[Start of Supplied data]

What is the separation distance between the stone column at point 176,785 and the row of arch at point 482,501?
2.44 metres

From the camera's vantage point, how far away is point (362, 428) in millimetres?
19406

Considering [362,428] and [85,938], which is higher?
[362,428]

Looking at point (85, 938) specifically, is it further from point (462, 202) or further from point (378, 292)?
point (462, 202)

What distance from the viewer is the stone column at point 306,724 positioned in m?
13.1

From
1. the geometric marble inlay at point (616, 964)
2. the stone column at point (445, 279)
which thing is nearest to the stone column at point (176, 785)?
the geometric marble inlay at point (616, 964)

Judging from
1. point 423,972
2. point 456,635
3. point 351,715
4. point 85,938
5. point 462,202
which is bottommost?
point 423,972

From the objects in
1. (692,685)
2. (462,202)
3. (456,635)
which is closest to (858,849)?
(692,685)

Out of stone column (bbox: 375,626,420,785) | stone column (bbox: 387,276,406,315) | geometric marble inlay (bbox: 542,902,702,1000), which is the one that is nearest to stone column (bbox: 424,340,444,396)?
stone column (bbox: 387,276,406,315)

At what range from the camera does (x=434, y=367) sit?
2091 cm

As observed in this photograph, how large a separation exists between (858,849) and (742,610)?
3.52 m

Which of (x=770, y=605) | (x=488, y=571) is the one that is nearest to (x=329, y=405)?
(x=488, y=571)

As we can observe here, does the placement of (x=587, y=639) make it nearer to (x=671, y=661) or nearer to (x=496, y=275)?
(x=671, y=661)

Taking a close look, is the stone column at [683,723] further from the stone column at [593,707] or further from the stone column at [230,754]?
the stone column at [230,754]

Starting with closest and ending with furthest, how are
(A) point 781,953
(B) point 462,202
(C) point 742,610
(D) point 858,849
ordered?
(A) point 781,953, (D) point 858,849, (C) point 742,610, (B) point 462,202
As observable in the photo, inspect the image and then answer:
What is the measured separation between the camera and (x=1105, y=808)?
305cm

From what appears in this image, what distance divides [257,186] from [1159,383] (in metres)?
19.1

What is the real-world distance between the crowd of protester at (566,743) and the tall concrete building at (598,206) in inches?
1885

[End of Supplied data]

Write the listing out again, exactly as shown above.

What is the separation distance between the stone column at point 176,785 and the row of arch at point 482,501?
2.44 metres

From the camera's vantage point, how far away is point (362, 428) in millimetres?
19406

Considering [362,428] and [85,938], which is higher?
[362,428]

Looking at point (85, 938) specifically, is it further from point (462, 202) or further from point (378, 292)?
point (462, 202)

What distance from the viewer is the stone column at point 306,724 positioned in m?
13.1

From
1. the geometric marble inlay at point (616, 964)
2. the stone column at point (445, 279)
which thing is nearest to the stone column at point (176, 785)?
the geometric marble inlay at point (616, 964)

Judging from
1. point 423,972
2. point 456,635
3. point 351,715
4. point 85,938
5. point 462,202
which is bottommost?
point 423,972

From the objects in
1. (692,685)
2. (462,202)
3. (456,635)
which is closest to (858,849)?
(692,685)

Out of stone column (bbox: 375,626,420,785) | stone column (bbox: 387,276,406,315) | geometric marble inlay (bbox: 542,902,702,1000), which is the one that is nearest to stone column (bbox: 424,340,444,396)?
stone column (bbox: 387,276,406,315)

At what range from the camera does (x=434, y=367) sit?
2091 cm

As observed in this photograph, how large a separation exists between (858,849) and (742,610)?
3.52 m

Which of (x=770, y=605) | (x=488, y=571) is the one that is nearest to (x=329, y=405)?
(x=488, y=571)

As we can observe here, does the placement of (x=587, y=639) make it nearer to (x=671, y=661) or nearer to (x=496, y=275)?
(x=671, y=661)

Taking a close look, is the stone column at [683,723] further from the stone column at [593,707] or further from the stone column at [230,754]?
the stone column at [230,754]

Starting with closest and ending with furthest, how are
(A) point 781,953
(B) point 462,202
(C) point 742,610
(D) point 858,849
ordered?
(A) point 781,953, (D) point 858,849, (C) point 742,610, (B) point 462,202
As observable in the photo, inspect the image and then answer:
What is the measured separation between the camera and (x=1105, y=808)?
305cm

From what appears in this image, what distance divides [257,186] from [1159,383] (in metres)?
19.1

What is the real-world distance between the crowd of protester at (566,743) and the tall concrete building at (598,206) in inches?
1885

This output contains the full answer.